This article first appeared in my weekly column with Business Daily on June 12, 2016
Last Wednesday the National Government announced the National Budget for 2016/17. Overall expenditure and net lending for FY 2016/17 will be KES 2,264.8 billion, about 30.6 percent of GDP. Estimated revenue collection is KES 1,295.4 billion or 19.7 percent of GDP by end of June 2016. As a result there is a financing gap of KES 691.5 billion which reduces to KES 603.2 billion if the Standard Gauge Railway (SGR) is excluded. Please note that the Treasury Cabinet Henry only gave the fiscal deficit as 6.1 percent of GDP excluding the SGR; the full fiscal deficit was not detailed in the budget speech. The deficit will be financed by net domestic borrowing of KES 225.3 billion plus what was termed ‘other domestic financing’ of KES 4.0 billion. Net external borrowing will be KES 462.3 billion.
There are several points to note with regards to the budget. Firstly, if one has been following the Kenya budget formulation process for several years it is clear that expenditure is ramping up faster that revenue generation is.
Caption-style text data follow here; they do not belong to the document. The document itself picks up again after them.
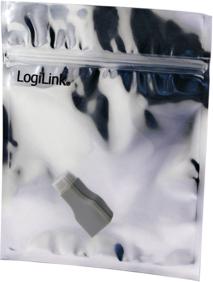 Actual product image LogiLink 4K Mini DisplayPort (DVI, HDMI, VGA, 8.70 cm)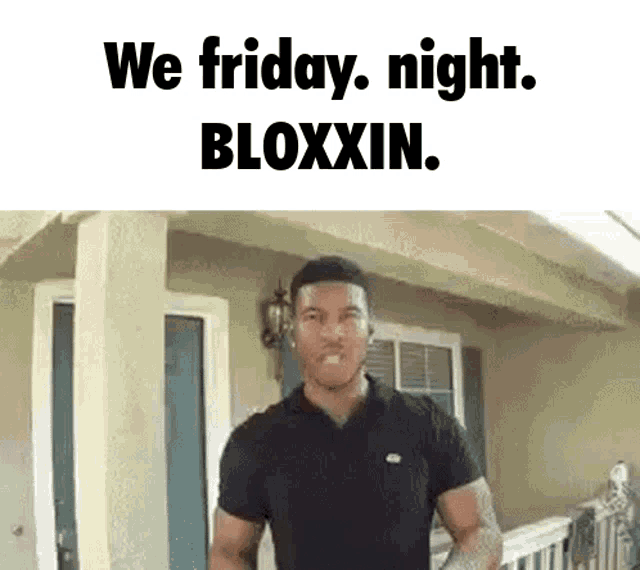 Friday Night Bloxxin' - Roblox
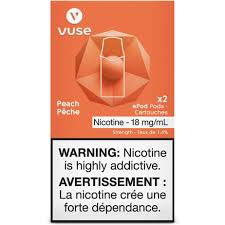 Vuse epod peach 18mg/ml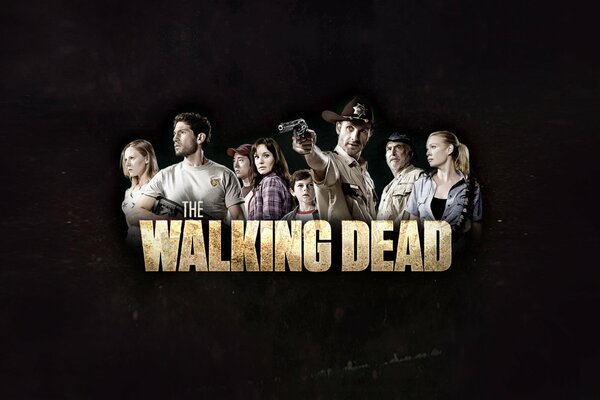 Schauspieler der Serie The Walking Dead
As a result the fiscal deficit continues to be sizeable, trending towards consecutive expansion year after year. Once again, the fiscal deficit, even excluding the SGR is above the Government’s own preferred ceiling of 5 percent. It seems to have become habit for Government to state that fiscal deficits may be a bit high currently but will come down in the medium term. This year is no different; CS Treasury made the point that Government continues to be committed to bringing the fiscal deficit down gradually to below 4.0 percent of GDP in the medium term. From where I’m sitting it looks like reducing the fiscal deficit is a moving target that Government pushes out another year during each annual budget speech.
The core problem with the fiscal deficit is that revenue generation has been subpar and revenue targets are routinely not met. I think part of the problem is that the rapidly expanding expenditure has led Government to set aggressive and frankly unrealistic targets for the Kenya Revenue Authority. There are several structural constraints in the Kenyan economy that undermine revenue generation a key one of which is a sizeable informal economy that exists outside the formal tax net. Although the CS noted the challenges of the informal economy remaining largely untaxed and undermining revenue generation efforts, no specifics on how this will be addressed were mentioned.
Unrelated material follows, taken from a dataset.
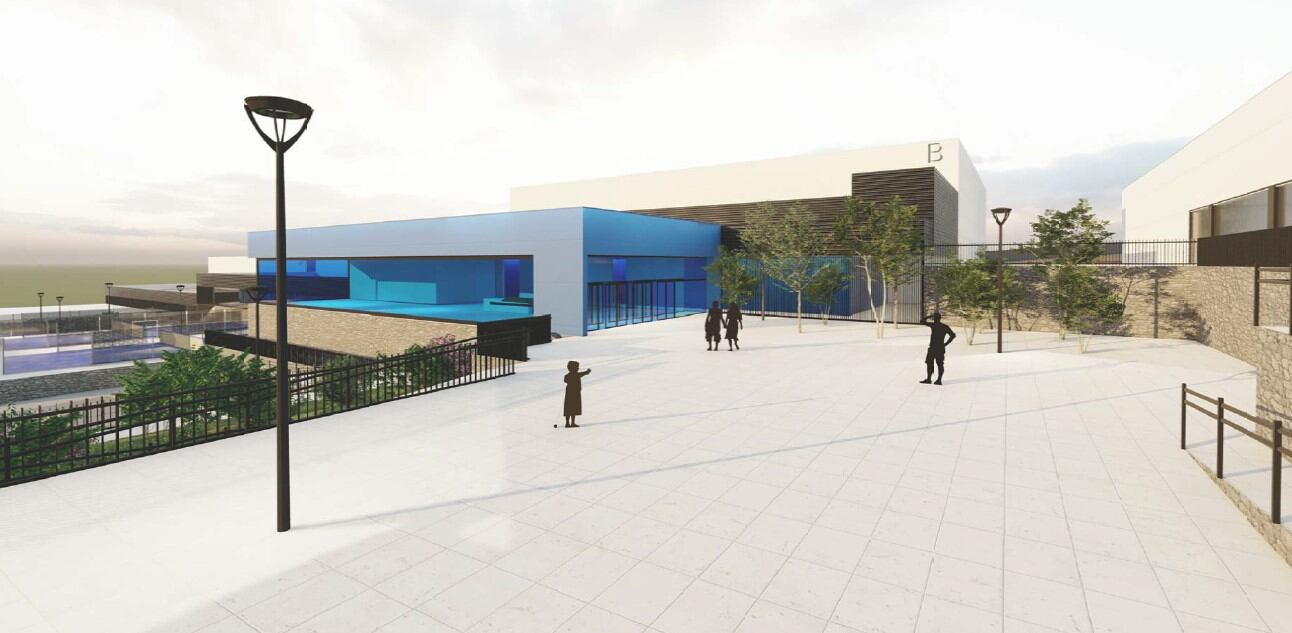 Así será la nueva ciudad deportiva de Las Adelfillas en Colmenar Viejo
Secondly, in terms of borrowing for the fiscal deficit, the bias is towards external borrowing. This is understandable as Government does not want to crowd out private sector or effect upward interest rate pressure if domestic borrowing preponderated. However, it will be interesting to see how such aggressive external borrowing will play out given the highly publicised Eurobond debacle last year where the political opposition accused Government of embezzling Eurobond proceeds. This event dented the Government’s reputation in international financial markets. It will therefore be interesting to see the types of risk premiums that will be associated with Kenya Government borrowing in pursuit of foreign credit.
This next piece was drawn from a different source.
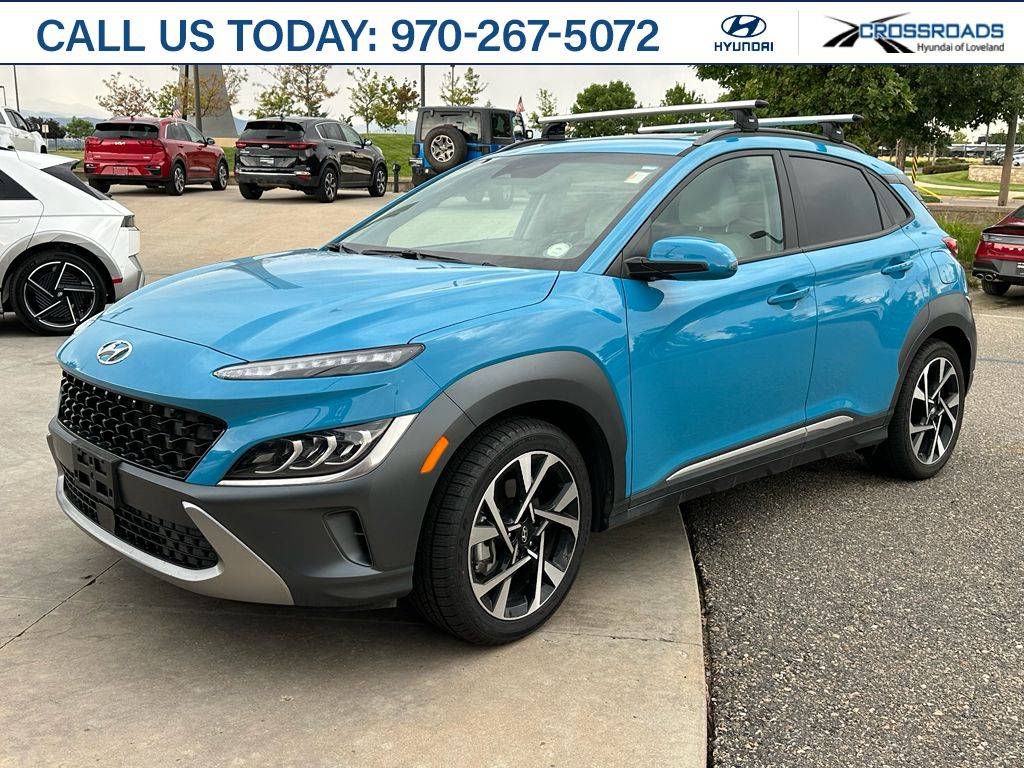 2023 Hyundai Kona Limited — SUV — 14,580 mi — Loveland, CO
Finally, KES 280.3 billion will be allocated to the 47 County Governments as the equitable share of revenue. While Government noted that this allocation is more than double the constitutional minimum of 15 percent of the latest audited revenues, there was no mention of the fact that Counties are having problems absorbing devolved funds, particularly in the development expenditure docket. According to the Controller of Budget’s latest report, only 19.9 percent of development funds had been absorbed as of mid-year. This inability to spend funds as required may well translate to limiting the extent to which Devolution will deliver the development dividends it was intended to deliver. Thus while it is wonderful to see National Government’s continued commitment to deploying funds to counties, it would be useful for National Government to make suggestions on how County Governments can better absorb devolved funds.